Abstract:
Myocyte enhancer factor 2 (MEF2) is a key transcription factor (TF) in skeletal, cardiac, and neural tissue development and includes four isoforms: MEF2A, MEF2B, MEF2C, and MEF2D. These isoforms significantly affect embryonic development, nervous system regulation, muscle cell differentiation, B- and T-cell development, thymocyte selection, and effects on tumorigenesis and leukemia. This chapter describes the multifaceted roles of MEF2 family proteins, covering embryonic development, nervous system regulation, and muscle cell differentiation. It further elucidates the contribution of MEF2 to various blood and immune cell functions. Specifically, in B-cell precursor acute lymphoblastic leukemia (BCP-ALL), MEF2D is aberrantly expressed and forms a fusion protein with BCL9, CSF1R, DAZAP1, HNRNPUL1, and SS18. These fusion proteins are closely related to the pathogenesis of leukemia. In addition, it specifically introduces the regulatory effect of MEF2D fusion protein on the proliferation and growth of B-cell acute lymphoblastic leukemia (B-ALL) cells. Finally, we detail the positive feedback loop between MEF2D and IRF8 that significantly promotes the progression of acute myeloid leukemia (AML) and the importance of the ZMYND8-BRD4 interaction in regulating the IRF8 and MYC transcriptional programs. The MEF2D-CEBPE axis is highlighted as a key transcriptional mechanism controlling the block of leukemic cell self-renewal and differentiation in AML. This chapter starts with the structure and function of MEF2 family proteins, specifically summarizing and analyzing the role of MEF2D in B-ALL and AML, mediating the complex molecular mechanisms of transcriptional regulation and exploring their implications for human health and disease.
摘要:
肌细胞增强因子2(MEF2)是骨骼中的关键转录因子(TF),心脏,和神经组织发育,包括四个亚型:MEF2A,MEF2B,MEF2C,MEF2D这些亚型显著影响胚胎发育,神经系统调节,肌肉细胞分化,B细胞和T细胞发育,胸腺细胞选择,以及对肿瘤发生和白血病的影响。
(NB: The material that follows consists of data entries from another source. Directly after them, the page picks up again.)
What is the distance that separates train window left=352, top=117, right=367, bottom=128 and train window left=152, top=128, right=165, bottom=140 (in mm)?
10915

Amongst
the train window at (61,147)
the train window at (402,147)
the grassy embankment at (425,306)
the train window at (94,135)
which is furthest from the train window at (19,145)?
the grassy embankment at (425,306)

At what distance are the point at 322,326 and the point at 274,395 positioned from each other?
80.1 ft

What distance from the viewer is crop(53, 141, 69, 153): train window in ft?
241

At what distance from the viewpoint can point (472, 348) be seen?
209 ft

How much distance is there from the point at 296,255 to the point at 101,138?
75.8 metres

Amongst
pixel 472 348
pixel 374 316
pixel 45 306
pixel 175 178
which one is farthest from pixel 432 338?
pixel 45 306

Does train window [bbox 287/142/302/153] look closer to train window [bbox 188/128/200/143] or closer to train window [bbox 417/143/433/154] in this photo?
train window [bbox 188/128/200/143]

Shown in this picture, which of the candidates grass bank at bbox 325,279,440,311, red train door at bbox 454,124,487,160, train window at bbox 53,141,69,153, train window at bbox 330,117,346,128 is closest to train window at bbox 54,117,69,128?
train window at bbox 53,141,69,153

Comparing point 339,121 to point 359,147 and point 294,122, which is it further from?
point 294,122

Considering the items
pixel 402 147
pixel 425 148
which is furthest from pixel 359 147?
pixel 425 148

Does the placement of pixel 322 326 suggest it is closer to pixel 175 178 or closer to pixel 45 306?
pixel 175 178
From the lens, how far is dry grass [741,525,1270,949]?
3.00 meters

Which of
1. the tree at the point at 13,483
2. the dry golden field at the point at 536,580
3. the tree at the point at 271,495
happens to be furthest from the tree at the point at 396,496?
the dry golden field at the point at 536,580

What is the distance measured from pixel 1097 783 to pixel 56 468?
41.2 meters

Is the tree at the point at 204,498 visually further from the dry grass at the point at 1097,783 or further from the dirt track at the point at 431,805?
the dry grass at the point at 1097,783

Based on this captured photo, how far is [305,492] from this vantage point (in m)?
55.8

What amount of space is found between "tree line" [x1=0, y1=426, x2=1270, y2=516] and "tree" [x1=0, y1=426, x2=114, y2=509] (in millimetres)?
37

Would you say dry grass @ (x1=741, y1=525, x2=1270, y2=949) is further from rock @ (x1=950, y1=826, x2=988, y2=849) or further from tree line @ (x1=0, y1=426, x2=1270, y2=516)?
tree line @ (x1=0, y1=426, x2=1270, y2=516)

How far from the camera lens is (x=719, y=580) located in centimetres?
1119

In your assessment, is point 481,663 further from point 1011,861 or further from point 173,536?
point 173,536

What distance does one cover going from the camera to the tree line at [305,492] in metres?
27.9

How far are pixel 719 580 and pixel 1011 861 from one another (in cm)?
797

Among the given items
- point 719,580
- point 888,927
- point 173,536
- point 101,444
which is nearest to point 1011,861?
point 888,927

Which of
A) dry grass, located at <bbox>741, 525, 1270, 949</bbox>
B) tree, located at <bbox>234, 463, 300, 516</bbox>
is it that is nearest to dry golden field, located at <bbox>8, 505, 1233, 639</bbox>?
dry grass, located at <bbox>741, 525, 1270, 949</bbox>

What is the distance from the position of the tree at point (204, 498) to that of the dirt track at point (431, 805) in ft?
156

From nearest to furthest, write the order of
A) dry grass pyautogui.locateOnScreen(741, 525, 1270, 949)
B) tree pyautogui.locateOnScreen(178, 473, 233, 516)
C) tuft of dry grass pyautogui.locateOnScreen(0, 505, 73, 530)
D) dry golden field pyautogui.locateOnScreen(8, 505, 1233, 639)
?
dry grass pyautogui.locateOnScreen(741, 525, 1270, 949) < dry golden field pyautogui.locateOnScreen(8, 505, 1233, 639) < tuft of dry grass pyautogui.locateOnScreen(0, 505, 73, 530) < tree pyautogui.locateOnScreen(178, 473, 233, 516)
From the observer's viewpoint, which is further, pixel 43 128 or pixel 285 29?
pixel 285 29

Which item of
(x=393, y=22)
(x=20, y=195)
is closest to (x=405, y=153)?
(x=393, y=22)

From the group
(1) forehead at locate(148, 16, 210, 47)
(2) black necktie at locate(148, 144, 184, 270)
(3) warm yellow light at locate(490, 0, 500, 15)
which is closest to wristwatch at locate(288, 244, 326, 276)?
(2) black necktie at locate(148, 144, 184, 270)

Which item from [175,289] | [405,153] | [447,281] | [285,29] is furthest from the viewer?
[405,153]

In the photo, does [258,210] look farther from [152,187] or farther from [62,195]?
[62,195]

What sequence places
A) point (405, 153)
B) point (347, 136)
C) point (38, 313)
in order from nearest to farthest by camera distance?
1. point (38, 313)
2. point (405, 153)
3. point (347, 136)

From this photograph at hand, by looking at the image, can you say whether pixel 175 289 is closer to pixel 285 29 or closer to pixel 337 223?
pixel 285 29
本章介绍了MEF2家族蛋白的多方面作用,涵盖胚胎发育,神经系统调节,和肌肉细胞分化。它进一步阐明了MEF2对各种血液和免疫细胞功能的贡献。具体来说,在B细胞前体急性淋巴细胞白血病(BCP-ALL)中,MEF2D异常表达并与BCL9,CSF1R,DAZAP1、HNRNPUL1和SS18。这些融合蛋白与白血病的发病机制密切相关。此外,它具体介绍了MEF2D融合蛋白对B细胞急性淋巴细胞白血病(B-ALL)细胞增殖和生长的调节作用。最后,我们详述了MEF2D和IRF8之间显著促进急性髓细胞性白血病(AML)进展的正反馈回路,以及ZMYND8-BRD4相互作用在调节IRF8和MYC转录程序中的重要性.MEF2D-CEBPE轴被强调为控制AML中白血病细胞自我更新和分化的阻断的关键转录机制。本章从MEF2家族蛋白的结构和功能开始,具体总结和分析MEF2D在B-ALL和AML中的作用,介导转录调控的复杂分子机制,并探索其对人类健康和疾病的影响。